**SELECTED TEXT:**
◇ ◇ ◇ ◇
Watch out: While LLMs are incredible at summarizing texts, I encourage you to read as many verbatim first-hand accounts as possible. They carry raw emotion and the specific language you should reuse. For example, the Wix team embraced haters’ comments under their YouTube ads to create an iconic campaign. 

If you outsource the reading, you often skim over the nuance.

Avoiding false signals

Not everything that glimmers is gold. Use this checklist to distinguish a true signal from noise:

  • A banality is not an insight. If it’s common knowledge, your competition is already all over it. “Apple is perceived as a high-value brand”. OK, duh.
  • A stat is not an insight. If a data point doesn’t trigger a “hmm, interesting” reaction, keep digging with your “why?” shovel. “12% of iPhone users switch to Android but return to Apple”. But why? “They are hooked by social apps like iMessage”. Hmm, interesting. Why? “There is a green bubble stigma”. Hmmm… Now you’re getting closer to a human truth.
  • An anecdote is not an insight. Isolated feedback is worth exploring, but beware of “vocal minorities” who aren’t your target audience. Some users move to Android to use a specific app or customise their widgets/launchers. Interesting, but it won’t carry a mass campaign.
◇ ◇ ◇ ◇
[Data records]

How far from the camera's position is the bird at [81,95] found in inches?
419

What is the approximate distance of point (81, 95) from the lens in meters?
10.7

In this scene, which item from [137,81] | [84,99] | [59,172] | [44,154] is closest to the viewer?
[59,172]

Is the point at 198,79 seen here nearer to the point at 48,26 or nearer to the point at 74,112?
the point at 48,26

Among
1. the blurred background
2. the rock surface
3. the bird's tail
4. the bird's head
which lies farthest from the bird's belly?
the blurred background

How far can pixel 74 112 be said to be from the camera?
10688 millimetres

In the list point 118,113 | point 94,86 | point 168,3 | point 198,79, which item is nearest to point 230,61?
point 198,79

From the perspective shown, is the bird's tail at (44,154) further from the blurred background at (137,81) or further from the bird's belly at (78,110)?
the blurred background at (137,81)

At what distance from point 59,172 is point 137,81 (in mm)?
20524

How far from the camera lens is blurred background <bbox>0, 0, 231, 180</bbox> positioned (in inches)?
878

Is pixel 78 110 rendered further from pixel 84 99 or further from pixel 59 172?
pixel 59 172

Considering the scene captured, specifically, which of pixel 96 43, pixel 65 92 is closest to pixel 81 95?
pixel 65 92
◇ ◇ ◇ ◇
**WORK TASK 1:**
Please copy the passage on finding insights word for word, starting at "Watch out: While" and ending at "over the nuance.".
**WORK TASK 2:**
Sum up the passage on finding insights in two sentences.

**TASK RESPONSE 1:**
Watch out: While LLMs are incredible at summarizing texts, I encourage you to read as many verbatim first-hand accounts as possible. They carry raw emotion and the specific language you should reuse. For example, the Wix team embraced haters’ comments under their YouTube ads to create an iconic campaign. 

If you outsource the reading, you often skim over the nuance.

**TASK RESPONSE 2:**
Although LLMs summarize well, reading many verbatim first-hand accounts is encouraged, because they carry raw emotion and specific language to reuse, and outsourcing the reading often means skimming over nuance. A checklist for telling a true signal from noise holds that a banality, a stat and an anecdote are each not an insight: common knowledge is already used by competitors, a data point calls for asking "why?" until a human truth appears, and isolated feedback may come from vocal minorities outside the target audience.